I do get out in the field on rare occasions, which I love. But I still remember the first time I walked in there and I knew I was playing the character of Dr. Robbins. They have the tools that a coroner uses – the knives, the saws, the drills – and it suddenly hits you how end of the line this place is. There’s no pain pills or novacaine – this is the body shop of anatomy. It does make you think about mortality a little bit, although I try to have fun with it. I’ve tried to make my character a little bit like my father with a slightly weirder sense of humor. My dad passed away years ago, but he was in World War II and he taught me that somebody always had it worse off and somebody had it better off than you, and that death was part of the whole experience. The finality of the actual morgue is a strange thing.
How much has the CSI lab itself changed over your tenure?

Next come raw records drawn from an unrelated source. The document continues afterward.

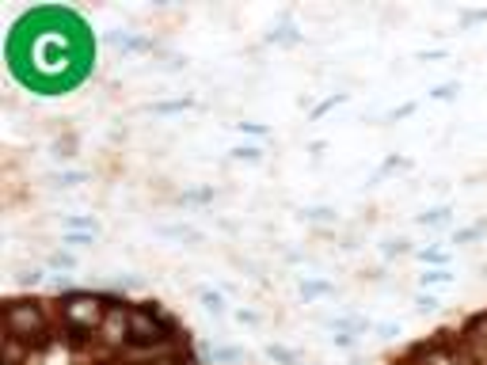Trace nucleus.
<instances>
[{
  "instance_id": "1",
  "label": "nucleus",
  "mask_w": 487,
  "mask_h": 365,
  "mask_svg": "<svg viewBox=\"0 0 487 365\" xmlns=\"http://www.w3.org/2000/svg\"><path fill=\"white\" fill-rule=\"evenodd\" d=\"M419 282H423V285H434V290H446V285H453V274H449V270H426Z\"/></svg>"
},
{
  "instance_id": "2",
  "label": "nucleus",
  "mask_w": 487,
  "mask_h": 365,
  "mask_svg": "<svg viewBox=\"0 0 487 365\" xmlns=\"http://www.w3.org/2000/svg\"><path fill=\"white\" fill-rule=\"evenodd\" d=\"M198 297H202V305L209 308V312H221V308H225V301H221V293H209V290H202Z\"/></svg>"
},
{
  "instance_id": "3",
  "label": "nucleus",
  "mask_w": 487,
  "mask_h": 365,
  "mask_svg": "<svg viewBox=\"0 0 487 365\" xmlns=\"http://www.w3.org/2000/svg\"><path fill=\"white\" fill-rule=\"evenodd\" d=\"M446 221H449L446 209H434V213H426V217H423V225H446Z\"/></svg>"
},
{
  "instance_id": "4",
  "label": "nucleus",
  "mask_w": 487,
  "mask_h": 365,
  "mask_svg": "<svg viewBox=\"0 0 487 365\" xmlns=\"http://www.w3.org/2000/svg\"><path fill=\"white\" fill-rule=\"evenodd\" d=\"M419 308H423V312H434L438 301H434V297H419Z\"/></svg>"
}]
</instances>
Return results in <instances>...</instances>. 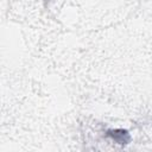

The equipment’s changed. The lab itself, five years we were up in Santa Clarita [Calif.], and then when we moved to Universal five years ago, they took out four giant soundstages and they re-created what we had, down to the way the doors swung. Since the year 2000, we’ve introduced more sophisticated lab equipment – not just in the morgue but in the evidence gathering, such as the labs where they’re doing a lot of the weighing, measuring and analyzing of things with these gadgets. But in the morgue itself, they’re always testing the limits of censorship. Of course, in a real morgue, they don’t put giant sheets over the naughty bits of people, but I’ve done more quartering of skulls and I’ve done more sewing, which is complicated for me. And I’ve done more removal of organs. This is such an esoteric conversation. [Laughs]
Do you have a favorite piece of equipment to perform with?
I’m a musician so I played guitar in one episode and sung over a body in another. The scalpel is the most used item by any coroner, and your skill with a scalpel and a needle and thread are probably the two greatest things. But it’s fun to rev up the old bone saw once in a while.